I am seeing some strange results with SSL certificate verification in relation to Azure SQL Server.
I have an application that is making a secure connection to SQL server. When I run the application on my local PC, the certificate returned by the server returns the following alt DNS names:
DNS:northcentralus1-a.control.database.windows.net, DNS:*.northcentralus1-a.control.database.windows.net, DNS:management.northcentralus1-a.control.database.windows.net, DNS:management.northcentralus.control.database.windows.net, DNS:admin.northcentralus1-a.control.database.windows.net, DNS:*.database.windows.net, DNS:*.secondary.database.windows.net, DNS:*.provisioning.database.windows.net
This is what I would expect, and it matches the server I am trying to talk to under *.database.windows.net
.
However, when I deploy that same application into Azure, the SQL Server seems to return a different certificate with the following alt DNS names:
DNS:tr1.northcentralus1-a.worker.database.windows.net, DNS:*.tr1.northcentralus1-a.worker.database.windows.net
These names do not match the server I am trying to talk to, so my client application rejects the connection due to it being an untrusted host.
There was a similar issue entered here, but the solution accepted was to just always trust the certificate without checking it. My question is different in that I would like to verify the certificate, not blindly trust the certificate.
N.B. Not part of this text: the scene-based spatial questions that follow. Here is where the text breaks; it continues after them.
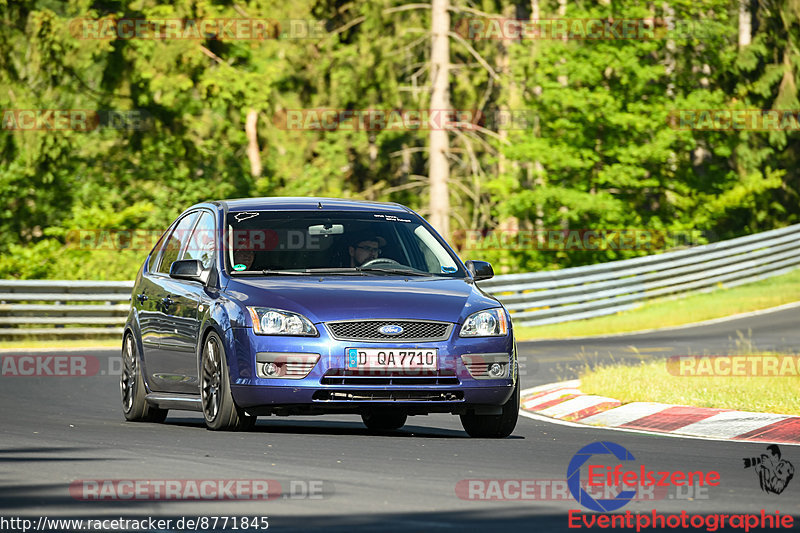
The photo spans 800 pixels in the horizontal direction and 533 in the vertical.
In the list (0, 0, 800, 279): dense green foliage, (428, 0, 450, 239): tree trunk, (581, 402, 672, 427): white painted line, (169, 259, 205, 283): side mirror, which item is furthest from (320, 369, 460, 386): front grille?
(428, 0, 450, 239): tree trunk

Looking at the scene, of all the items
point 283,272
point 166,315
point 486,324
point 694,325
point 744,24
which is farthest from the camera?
point 744,24

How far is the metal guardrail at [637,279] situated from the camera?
32875 millimetres

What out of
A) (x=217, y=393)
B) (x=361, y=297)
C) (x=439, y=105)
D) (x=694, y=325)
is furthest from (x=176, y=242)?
(x=439, y=105)

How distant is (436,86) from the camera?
4016 cm

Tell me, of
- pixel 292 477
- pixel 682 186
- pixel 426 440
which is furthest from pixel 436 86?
pixel 292 477

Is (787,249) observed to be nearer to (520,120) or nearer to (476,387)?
(520,120)

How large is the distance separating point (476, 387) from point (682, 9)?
106 ft

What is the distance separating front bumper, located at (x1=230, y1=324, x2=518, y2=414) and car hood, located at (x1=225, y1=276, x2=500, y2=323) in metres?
0.17

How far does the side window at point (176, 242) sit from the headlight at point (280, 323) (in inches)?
85.8

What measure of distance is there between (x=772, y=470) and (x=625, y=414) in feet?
13.8

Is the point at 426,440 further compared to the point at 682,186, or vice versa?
the point at 682,186

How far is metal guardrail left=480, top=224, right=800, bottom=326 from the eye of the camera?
32.9m

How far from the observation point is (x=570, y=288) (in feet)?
110

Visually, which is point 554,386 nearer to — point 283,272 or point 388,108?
point 283,272
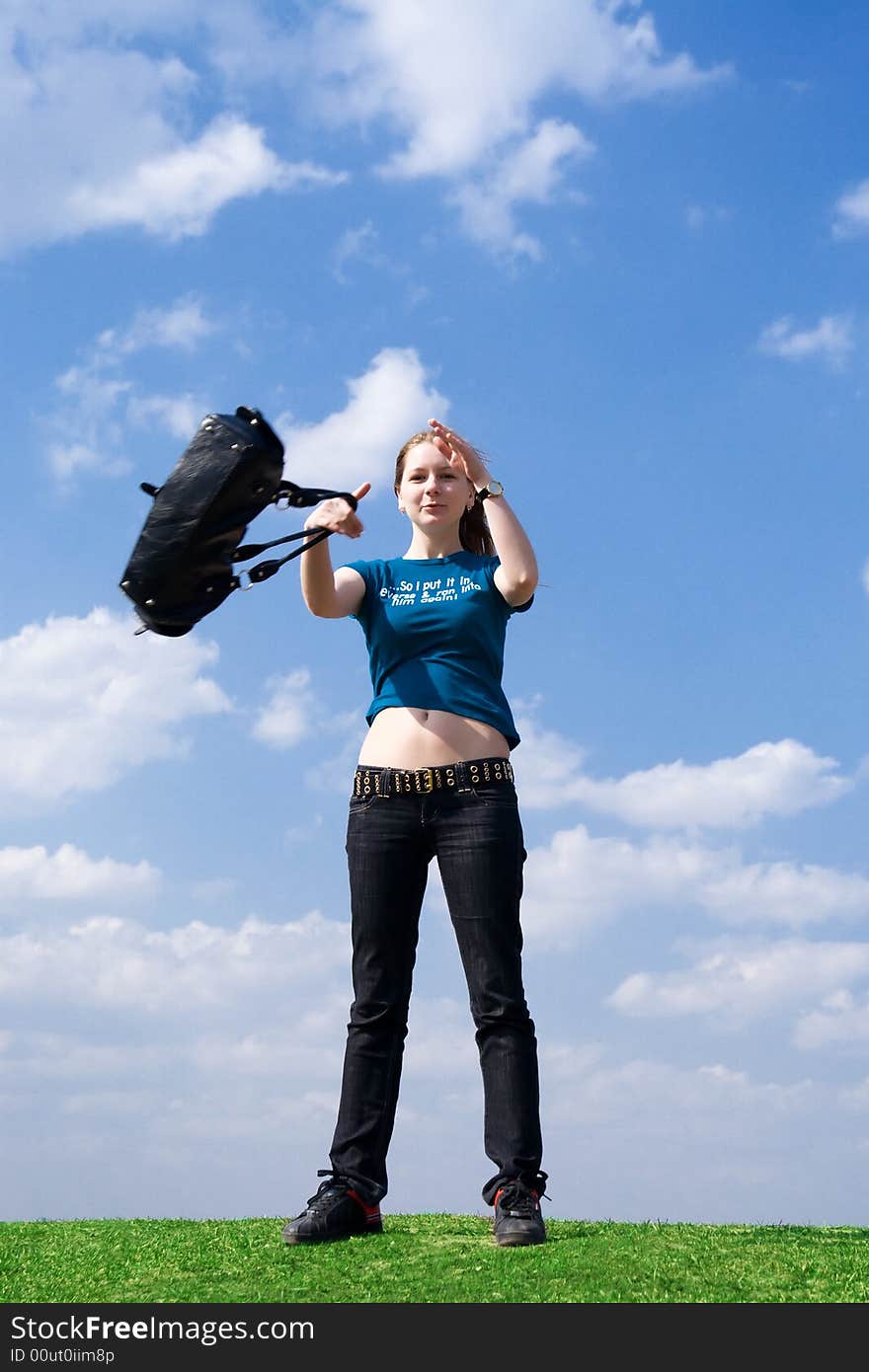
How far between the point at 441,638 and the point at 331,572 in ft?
1.72

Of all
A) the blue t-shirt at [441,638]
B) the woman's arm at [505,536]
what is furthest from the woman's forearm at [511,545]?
the blue t-shirt at [441,638]

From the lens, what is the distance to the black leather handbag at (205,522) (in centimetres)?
450

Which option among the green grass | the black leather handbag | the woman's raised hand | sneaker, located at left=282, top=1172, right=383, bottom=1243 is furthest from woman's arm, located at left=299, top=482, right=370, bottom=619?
the green grass

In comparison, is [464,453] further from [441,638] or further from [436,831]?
[436,831]

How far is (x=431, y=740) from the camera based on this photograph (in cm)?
496

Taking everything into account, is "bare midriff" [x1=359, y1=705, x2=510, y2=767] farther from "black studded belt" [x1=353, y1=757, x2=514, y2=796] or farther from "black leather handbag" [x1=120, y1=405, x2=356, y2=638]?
"black leather handbag" [x1=120, y1=405, x2=356, y2=638]

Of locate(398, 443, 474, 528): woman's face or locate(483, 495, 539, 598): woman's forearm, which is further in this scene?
locate(398, 443, 474, 528): woman's face

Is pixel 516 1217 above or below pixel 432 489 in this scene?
below

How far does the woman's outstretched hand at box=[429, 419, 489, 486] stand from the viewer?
16.5ft

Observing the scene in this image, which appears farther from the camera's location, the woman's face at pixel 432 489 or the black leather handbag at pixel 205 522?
the woman's face at pixel 432 489

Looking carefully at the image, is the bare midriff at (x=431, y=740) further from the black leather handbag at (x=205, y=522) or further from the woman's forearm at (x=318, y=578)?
the black leather handbag at (x=205, y=522)

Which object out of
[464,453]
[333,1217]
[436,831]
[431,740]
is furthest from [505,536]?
[333,1217]
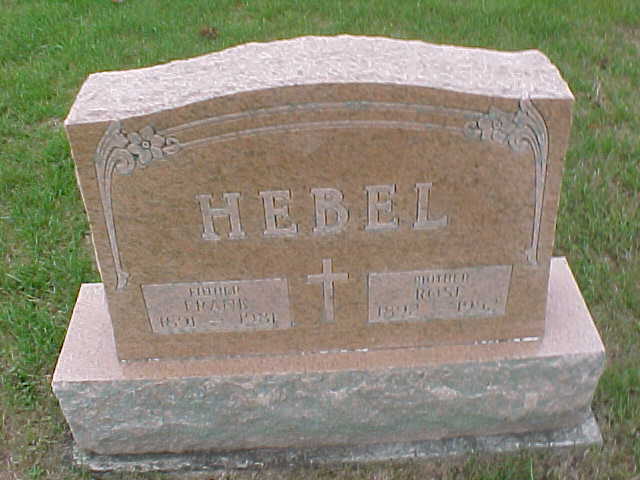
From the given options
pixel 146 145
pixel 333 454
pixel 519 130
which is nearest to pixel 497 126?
pixel 519 130

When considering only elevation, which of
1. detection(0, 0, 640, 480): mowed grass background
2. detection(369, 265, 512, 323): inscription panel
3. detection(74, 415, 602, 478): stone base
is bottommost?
detection(74, 415, 602, 478): stone base

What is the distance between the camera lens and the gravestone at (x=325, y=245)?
89.3 inches

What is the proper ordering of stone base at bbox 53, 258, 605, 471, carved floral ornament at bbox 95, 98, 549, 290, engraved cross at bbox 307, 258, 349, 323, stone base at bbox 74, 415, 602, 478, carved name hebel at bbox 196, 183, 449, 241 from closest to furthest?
carved floral ornament at bbox 95, 98, 549, 290 < carved name hebel at bbox 196, 183, 449, 241 < engraved cross at bbox 307, 258, 349, 323 < stone base at bbox 53, 258, 605, 471 < stone base at bbox 74, 415, 602, 478

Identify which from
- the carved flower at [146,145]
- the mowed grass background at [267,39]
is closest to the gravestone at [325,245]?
the carved flower at [146,145]

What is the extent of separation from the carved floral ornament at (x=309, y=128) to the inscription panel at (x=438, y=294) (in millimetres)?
465

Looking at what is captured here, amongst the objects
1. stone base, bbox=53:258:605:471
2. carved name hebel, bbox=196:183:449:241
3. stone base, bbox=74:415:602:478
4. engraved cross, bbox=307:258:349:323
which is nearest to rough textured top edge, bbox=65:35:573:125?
carved name hebel, bbox=196:183:449:241

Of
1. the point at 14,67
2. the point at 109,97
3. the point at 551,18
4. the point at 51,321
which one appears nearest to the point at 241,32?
the point at 14,67

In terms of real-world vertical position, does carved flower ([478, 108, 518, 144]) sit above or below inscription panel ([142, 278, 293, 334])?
above

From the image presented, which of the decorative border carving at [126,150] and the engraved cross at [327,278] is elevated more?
the decorative border carving at [126,150]

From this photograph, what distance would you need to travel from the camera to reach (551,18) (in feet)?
18.4

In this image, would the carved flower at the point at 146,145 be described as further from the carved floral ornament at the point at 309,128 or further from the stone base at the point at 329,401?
the stone base at the point at 329,401

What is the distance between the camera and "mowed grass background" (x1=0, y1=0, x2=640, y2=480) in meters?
2.92

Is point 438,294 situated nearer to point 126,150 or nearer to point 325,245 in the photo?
point 325,245

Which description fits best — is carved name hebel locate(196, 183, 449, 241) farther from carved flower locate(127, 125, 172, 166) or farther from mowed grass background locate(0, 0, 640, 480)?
mowed grass background locate(0, 0, 640, 480)
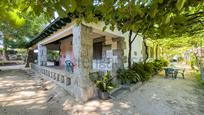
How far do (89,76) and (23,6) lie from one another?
415 centimetres

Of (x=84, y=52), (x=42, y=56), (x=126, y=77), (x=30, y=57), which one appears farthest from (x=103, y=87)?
(x=30, y=57)

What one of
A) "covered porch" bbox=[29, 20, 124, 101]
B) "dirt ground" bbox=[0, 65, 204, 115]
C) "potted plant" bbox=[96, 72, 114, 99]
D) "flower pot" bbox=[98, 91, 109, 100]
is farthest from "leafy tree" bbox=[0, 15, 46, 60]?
"flower pot" bbox=[98, 91, 109, 100]

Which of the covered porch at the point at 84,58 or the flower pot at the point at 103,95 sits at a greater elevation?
the covered porch at the point at 84,58

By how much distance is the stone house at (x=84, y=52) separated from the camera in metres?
5.79

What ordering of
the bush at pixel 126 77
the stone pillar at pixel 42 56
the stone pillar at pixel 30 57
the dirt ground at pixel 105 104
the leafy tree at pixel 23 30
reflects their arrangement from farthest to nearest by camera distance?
the stone pillar at pixel 30 57, the leafy tree at pixel 23 30, the stone pillar at pixel 42 56, the bush at pixel 126 77, the dirt ground at pixel 105 104

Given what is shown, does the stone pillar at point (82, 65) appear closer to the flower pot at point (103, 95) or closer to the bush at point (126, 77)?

Here are the specific questions, summarized:
Is Azure SQL Server providing an invalid certificate?
Assuming it is providing an invalid certificate, can I configure Azure SQL Server to provide a valid certificate?
Assuming it is providing an invalid certificate, is Azure SQL Server planning on correcting the behavior, or are we supposed to perpetually trust the certificate without checking?